Johan berharap rencana sanksi tersebut masih sebatas pernyataan atau pemberitahuan disampaikan Pemprov DKI.
“Berharap ya, kalaupun ada pemeriksaan uji emisi, sifatnya hanyalah sebagai pernyataan atau pemberitahuan saja, bahwa kendaraan itu tidak lulus emisi sehingga segera diperbaiki, jangan dilakukan penindakan, nah itu akan membantu masyarakat,”sarannya.
Sebab, kata Johan, masyarakat butuh waktu untuk dapat mengakomodir kendaraan berasal dari Kota Bekasi agar dapat melakukan uji emisi.
“Jangan langsung melakukan penindakan, itu harapkan kami kepada Pemerintah Provinsi DKI Jakarta. Karena memang ini akan membutuhkan proses waktu untuk mereka melakukan uji emisinya,” tegasnya.

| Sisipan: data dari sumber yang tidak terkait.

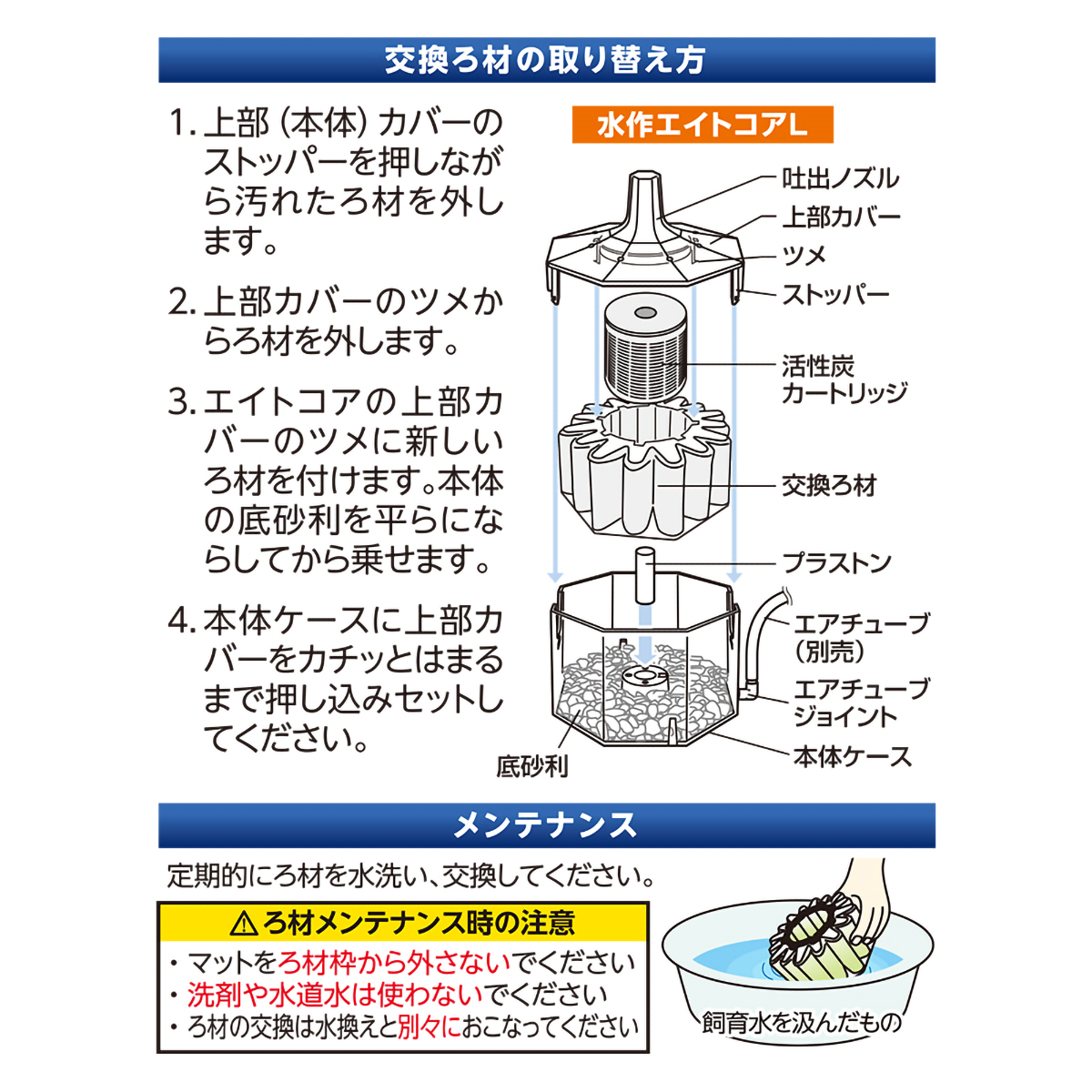 交換ろ材の取り替え方

1. 上部（本体）カバーのストッパーを押しながら汚れたろ材を外します。

2. 上部カバーのツメからろ材を外します。

3. エイトコアの上部カバーのツメに新しいろ材を付けます。本体の底砂利を平らにならしてから乗せます。

4. 本体ケースに上部カバーをカチッとはまるまで押し込みセットしてください。

水作エイトコアL

吐出ノズル
上部カバー
ツメ
ストッパー
活性炭カートリッジ
交換ろ材
プラストン
エアチューブ（別売）
エアチューブジョイント
本体ケース
底砂利

メンテナンス

定期的にろ材を水洗い、交換してください。

⚠ ろ材メンテナンス時の注意

・マットをろ材枠から外さないでください
・洗剤や水道水は使わないでください
・ろ材の交換は水換えと別々におこなってください

飼育水を汲んだもの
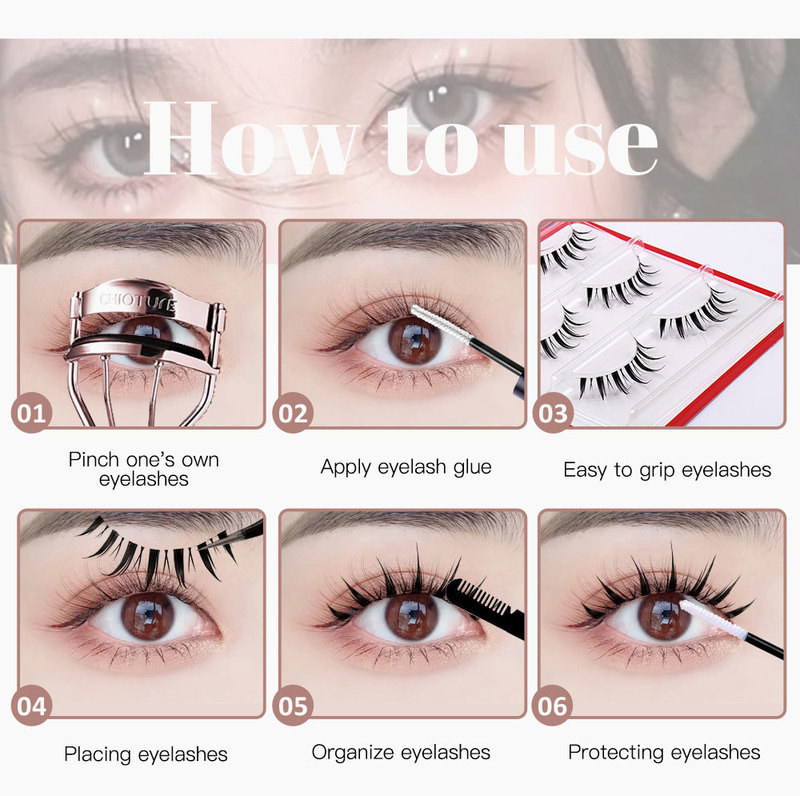 How to use

CHIOTURE

01

Pinch one's own eyelashes

02

Apply eyelash glue

03

Easy to grip eyelashes

04

Placing eyelashes

05

Organize eyelashes

06

Protecting eyelashes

Lebih jauh Johan mengungkapkan, bahwa sebanyak 1,2 juta kendaraan terdata berdomisili di wilayah Kota Bekasi adalah sepeda motor, 30 persen di antaranya beraktivitas keluar masuk Jakarta setiap hari.
“Di Kota Bekasi ini ada sekitar 1,2 juta sepeda motor, anggap 30 persen menuju Jakarta berarti 360.000 sepeda motor,” urainya.
Sedangkan untuk kendaraan roda empat terdapat 300.000 kendaraan yang berdomisili di Kota Bekasi. Johan mengatakan dengan adanya kebijakan ditetapkan oleh pemerintah provinsi DKI Jakarta akan memberikan sanksi tilang kepada kendaraan tidak lolos dan tidak memiliki sertifikasi uji emisi akan membebankan masyarakat.
Pasalnya, dengan banyaknya kendaraan berada di Kota Bekasi masih belum sebanding dengan jumlah lokasi uji emisi yang tersedia.
“Masalahnya adalah kita punya unit pengujian saja sudah kwalahan untuk menguji angkutan barang sama angkutan bus. Nah kalau sepeda motor 360.000 hanya sekian hari ya, kita tidak mungkin sanggup,”tandasnya.